About the Deutsche Bank Prize in Financial Economics
The academic Deutsche Bank Prize in Financial Economics is sponsored by the Deutsche Bank Donation Fund and carries an endowment of €50,000. The CFS awards the prize biannually in partnership with Goethe University Frankfurt. The Deutsche Bank Prize in Financial Economics honors internationally renowned economic researchers whose work has a marked influence on research concerning questions of financial economics and macroeconomics, and has led to fundamental advances in economic theory and practice.
The prize was awarded for the first time in 2005 to Eugene F. Fama, Nobel Laureate (2013) and Professor of Finance at the University of Chicago, for researching the concept of individual rationality in financial market behavior. In 2007 Michael Woodford, Professor of Political Economy at Columbia University, received the prize for his groundbreaking redefinition of monetary analysis. In 2009 Robert J. Shiller, Nobel Laureate (2013) and Professor of Economics at Yale University and Professor of Finance at Yale School of Management, received the prize for his constructive challenge of rationality and promotion of behavioral considerations. Kenneth Rogoff, Professor of Economics and Professor of Public Policy at Harvard University in Cambridge, USA, received the prize in 2011 for his analysis of financial crises. In 2013 the prize went to Raghuram Rajan, Governor of the Reserve Bank of India (RBI) and former Chief Economist at the International Monetary Fund (IMF), for his highly influential contributions in a remarkably broad range of areas in financial economics most important to the development of economies worldwide.

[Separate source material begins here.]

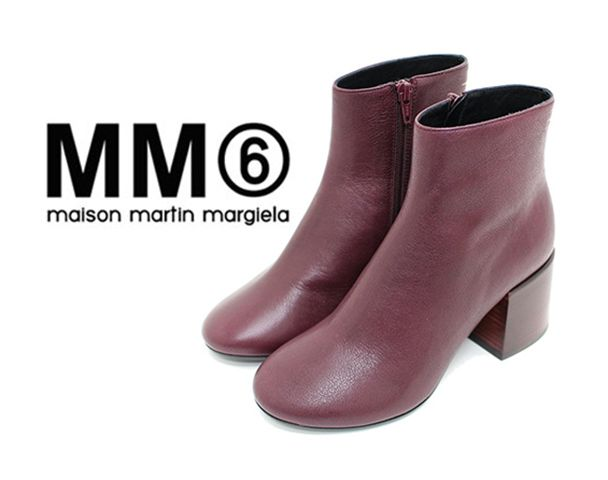 """MM⑥ Maison Margiela 17/AW 新着アイテム""""Leather boots""""and moreの写真"""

About the Center for Financial Studies
The Center for Financial Studies (CFS) is a non-profit research institute which conducts independent and internationally oriented research in important areas of financial and monetary economics, ranging from monetary policy and financial stability, household finance and retail banking to corporate finance and financial markets. It serves as a forum for dialogue between academia, policy-making institutions, and the financial industry. The CFS offers a platform for top-level fundamental research as well as applied research relevant for the financial sector in Europe. President of the CFS is Prof. Dr. Dr. h.c. mult. Otmar Issing. Chairman of the supporting association is Dr. Rolf-E. Breuer. The overall management of the institute is conducted by the directors Prof. Michael Haliassos, Ph.D., Prof. Dr. Jan Pieter Krahnen, and Prof. Dr. Uwe Walz.